**Selected excerpt:**
Wow, amazing day...I made so much progress on the nodal interface...it's awesome :)

I settled on a recursive circular layout for the moment, although I'm sure I'll implement more layout algorithms in the future. Circles get the job done for almost any structure up to a branching factor of about 20 or so. For straight-up lists of data (i.e. >20 elements with a flat structure), I'll probably still need some other kind of layout - perhaps a grid. I implemented all the visual fanciness that you would expect (having seen the data editor, that is ;) ). I also implemented gamepad support. It's so cool to see how the nodes create a memorable structure just via these simple automatic layout algorithms. Math is beautiful, might as well let it do the heavy lifting, right? ;) Certainly better than hand-building every interface...

**Given data:**
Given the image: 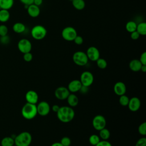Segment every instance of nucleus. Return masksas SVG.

**Given exercise:**
Write the next part of the journal entry about building the nodal interface, starting right after its final sentence.

**The answer:**
After just 30 minutes or so of getting accustomed to navigating the interface (with my controller), I'm already experiencing how fast this kind of interface can be for an expert. I mentioned the whole "gesture" thing a few days ago, but it feels like so much more than that now. With all the visual feedback incorporated, the zooming, the colors...it feels almost like a direct connection to the computer. I can drill down into a specific hardpoint attached to my ship in less than a second (5 or 6 levels deep...). It's just pure muscle memory; pure visceral feedback as I surf the waves of data. Incredible feeling :geek: I can't even imagine how exciting the experience will be when I'm managing a whole empire in this manner - at one with the data and function of every tiny particle in every sector under my control :D

Let's take a moment to review. A node-based interface is: 1) beautiful 2) automatically-generated 3) conducive to visualizing structure 4) easily-manipulable with alternative input devices (gamepad, joystick, touchscreens), 5) faster to operate for experts. Hmm. Tough call but...yeah, I think it's the right choice ;)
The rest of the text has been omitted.